Soil presents a high vulnerability to the environmental degradation processes
especially in arid and semiarid regions, requiring research that leads to its understanding. To date, there are no detailed soil maps covering a large extension of
the Middle East region, especially for calcium carbonate content. Thus, we used topsoil
data (0–20 cm) from more than 5,000 sites for mapping near 3,338,000 square km of
the Middle East. To do this, we used covariates obtained from remote sensing data
and random forest (RF) algorithm. Around 65% of the soil information was acquired
from Iranian datasets and the remaining from the World Soil Information Service
dataset. By using 30 covariates layers of soil, climate, relief, parent material and age
features, we then trained and tuned prediction models—in R software— and used the
optimal ones (according to minimum root mean square error) for making spatial
predictions—within Google Earth Engine— of topsoil attributes and associated
uncertainties at 30 m resolution.

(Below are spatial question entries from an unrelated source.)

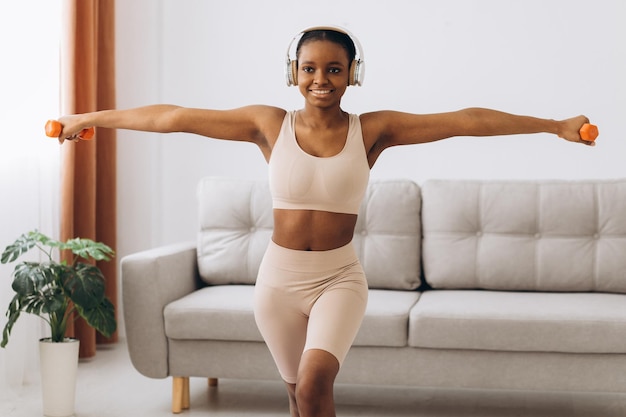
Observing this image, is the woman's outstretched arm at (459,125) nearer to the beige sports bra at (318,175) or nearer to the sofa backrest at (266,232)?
the beige sports bra at (318,175)

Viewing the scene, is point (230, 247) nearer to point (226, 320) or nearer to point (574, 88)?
point (226, 320)

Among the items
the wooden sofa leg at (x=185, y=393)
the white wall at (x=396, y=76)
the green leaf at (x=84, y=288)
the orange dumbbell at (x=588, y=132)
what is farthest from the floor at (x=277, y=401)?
the orange dumbbell at (x=588, y=132)

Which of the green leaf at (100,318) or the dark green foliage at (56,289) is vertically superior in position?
the dark green foliage at (56,289)

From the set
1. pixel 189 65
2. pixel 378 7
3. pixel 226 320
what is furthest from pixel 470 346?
pixel 189 65

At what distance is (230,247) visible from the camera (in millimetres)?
4023

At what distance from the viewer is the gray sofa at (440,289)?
336 centimetres

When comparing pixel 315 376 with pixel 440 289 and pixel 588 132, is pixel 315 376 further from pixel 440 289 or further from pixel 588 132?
pixel 440 289

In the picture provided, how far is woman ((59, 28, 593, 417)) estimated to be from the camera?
225 centimetres

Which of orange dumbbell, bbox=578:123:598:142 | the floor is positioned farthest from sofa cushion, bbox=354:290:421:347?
orange dumbbell, bbox=578:123:598:142

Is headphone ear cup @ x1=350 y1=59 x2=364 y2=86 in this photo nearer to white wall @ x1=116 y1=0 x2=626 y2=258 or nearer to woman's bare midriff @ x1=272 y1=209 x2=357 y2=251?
woman's bare midriff @ x1=272 y1=209 x2=357 y2=251

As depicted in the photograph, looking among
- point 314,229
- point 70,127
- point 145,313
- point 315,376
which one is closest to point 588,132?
point 314,229

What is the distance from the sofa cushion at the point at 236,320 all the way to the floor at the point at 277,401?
335 millimetres

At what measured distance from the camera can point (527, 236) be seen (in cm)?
389

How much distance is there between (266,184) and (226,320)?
812mm
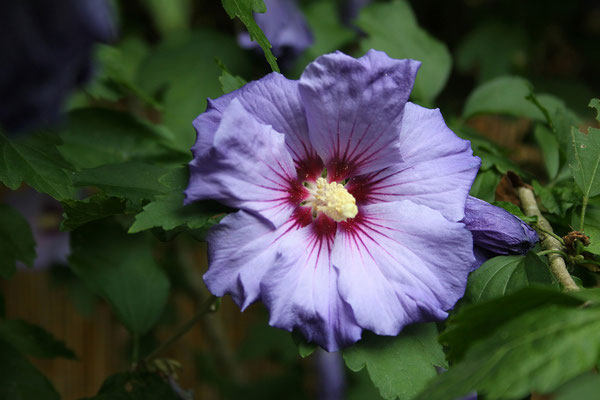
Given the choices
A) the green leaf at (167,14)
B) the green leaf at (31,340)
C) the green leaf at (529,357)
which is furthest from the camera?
the green leaf at (167,14)

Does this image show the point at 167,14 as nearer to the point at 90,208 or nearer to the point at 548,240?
the point at 90,208

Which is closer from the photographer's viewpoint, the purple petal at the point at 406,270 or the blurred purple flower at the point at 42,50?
the blurred purple flower at the point at 42,50

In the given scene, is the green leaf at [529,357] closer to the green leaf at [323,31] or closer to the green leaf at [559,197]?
the green leaf at [559,197]

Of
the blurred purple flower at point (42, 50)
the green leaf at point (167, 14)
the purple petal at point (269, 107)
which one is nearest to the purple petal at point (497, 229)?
the purple petal at point (269, 107)

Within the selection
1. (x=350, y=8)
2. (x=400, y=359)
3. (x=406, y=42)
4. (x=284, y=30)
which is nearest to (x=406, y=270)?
(x=400, y=359)

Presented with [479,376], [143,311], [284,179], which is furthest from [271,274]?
[143,311]

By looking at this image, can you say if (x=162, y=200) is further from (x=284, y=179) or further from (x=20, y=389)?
(x=20, y=389)
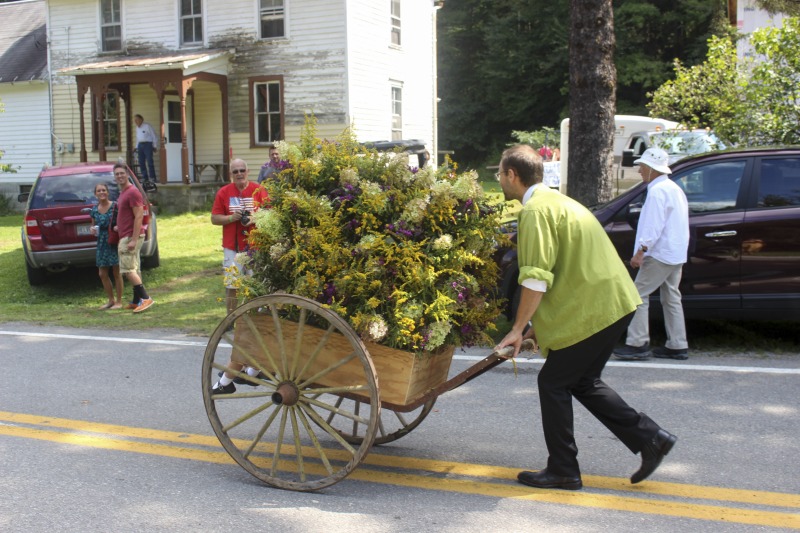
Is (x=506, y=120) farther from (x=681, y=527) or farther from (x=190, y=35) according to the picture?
(x=681, y=527)

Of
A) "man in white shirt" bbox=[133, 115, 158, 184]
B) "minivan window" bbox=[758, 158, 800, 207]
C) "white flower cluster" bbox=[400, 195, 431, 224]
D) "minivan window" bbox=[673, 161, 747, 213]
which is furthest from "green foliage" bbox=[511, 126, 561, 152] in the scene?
"white flower cluster" bbox=[400, 195, 431, 224]

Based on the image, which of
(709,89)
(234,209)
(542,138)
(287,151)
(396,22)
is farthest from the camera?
(542,138)

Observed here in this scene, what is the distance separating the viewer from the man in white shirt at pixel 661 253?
739 centimetres

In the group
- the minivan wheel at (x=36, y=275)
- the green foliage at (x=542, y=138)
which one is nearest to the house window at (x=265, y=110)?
the minivan wheel at (x=36, y=275)

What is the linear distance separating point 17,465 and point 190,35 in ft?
70.1

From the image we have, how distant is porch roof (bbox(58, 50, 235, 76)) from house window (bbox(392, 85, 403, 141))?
513cm

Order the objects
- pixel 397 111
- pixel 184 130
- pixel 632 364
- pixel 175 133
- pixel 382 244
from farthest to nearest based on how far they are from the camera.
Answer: pixel 397 111, pixel 175 133, pixel 184 130, pixel 632 364, pixel 382 244

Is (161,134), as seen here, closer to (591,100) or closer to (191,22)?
(191,22)

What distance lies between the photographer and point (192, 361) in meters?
8.03

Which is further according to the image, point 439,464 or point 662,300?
point 662,300

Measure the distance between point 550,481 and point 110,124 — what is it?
24656mm

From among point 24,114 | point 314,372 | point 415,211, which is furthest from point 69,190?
point 24,114

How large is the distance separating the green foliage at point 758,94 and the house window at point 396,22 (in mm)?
15301

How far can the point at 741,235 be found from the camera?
777cm
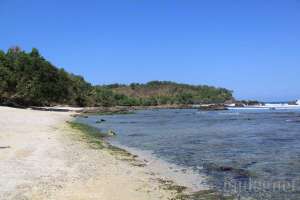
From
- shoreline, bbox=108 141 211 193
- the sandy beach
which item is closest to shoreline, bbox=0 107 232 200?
the sandy beach

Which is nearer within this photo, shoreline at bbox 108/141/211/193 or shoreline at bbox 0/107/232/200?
shoreline at bbox 0/107/232/200

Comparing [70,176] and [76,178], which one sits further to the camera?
[70,176]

All covariates were relatively important for mapping
topsoil attributes, ranging from 4% to 98%. Annual precipitation, temperature annual
range and elevation were the most important ones (> 31%). Overall, the prediction
models trained by RF explained around 40–66% of the variation present in topsoil
attributes. The ratio of the performance to interquartile distance (RPIQ) ranged
between 1.59 and 2.83, suggesting accurate models. Our predicted maps indicated
that sandy and loamy soils with poor organic carbon levels, alkaline reaction and high
calcium carbonate content were widespread in middle eastern topsoils. Our framework
overcomes some limitations related to high computational requirements and enables
accurate predictions of topsoil attributes. Our maps presented correct pedological
correspondences and had realistic spatial representations and interesting levels of
uncertainties.